## AVAILABLE DATA
*** Begin section ***
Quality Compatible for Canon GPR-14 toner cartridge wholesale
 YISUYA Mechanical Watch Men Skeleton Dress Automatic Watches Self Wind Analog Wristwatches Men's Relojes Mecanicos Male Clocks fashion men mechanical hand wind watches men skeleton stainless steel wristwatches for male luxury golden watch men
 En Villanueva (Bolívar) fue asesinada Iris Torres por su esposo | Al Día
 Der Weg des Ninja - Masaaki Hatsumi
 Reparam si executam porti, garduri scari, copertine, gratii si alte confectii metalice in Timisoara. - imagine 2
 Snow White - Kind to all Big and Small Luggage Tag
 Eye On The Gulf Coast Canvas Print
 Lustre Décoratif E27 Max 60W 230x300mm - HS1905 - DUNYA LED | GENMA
*** End section ***
## WHAT NEEDS TO BE DONE
Write out the records above exactly as given.

## WRITTEN SOLUTION
Quality Compatible for Canon GPR-14 toner cartridge wholesale
 YISUYA Mechanical Watch Men Skeleton Dress Automatic Watches Self Wind Analog Wristwatches Men's Relojes Mecanicos Male Clocks fashion men mechanical hand wind watches men skeleton stainless steel wristwatches for male luxury golden watch men
 En Villanueva (Bolívar) fue asesinada Iris Torres por su esposo | Al Día
 Der Weg des Ninja - Masaaki Hatsumi
 Reparam si executam porti, garduri scari, copertine, gratii si alte confectii metalice in Timisoara. - imagine 2
 Snow White - Kind to all Big and Small Luggage Tag
 Eye On The Gulf Coast Canvas Print
 Lustre Décoratif E27 Max 60W 230x300mm - HS1905 - DUNYA LED | GENMA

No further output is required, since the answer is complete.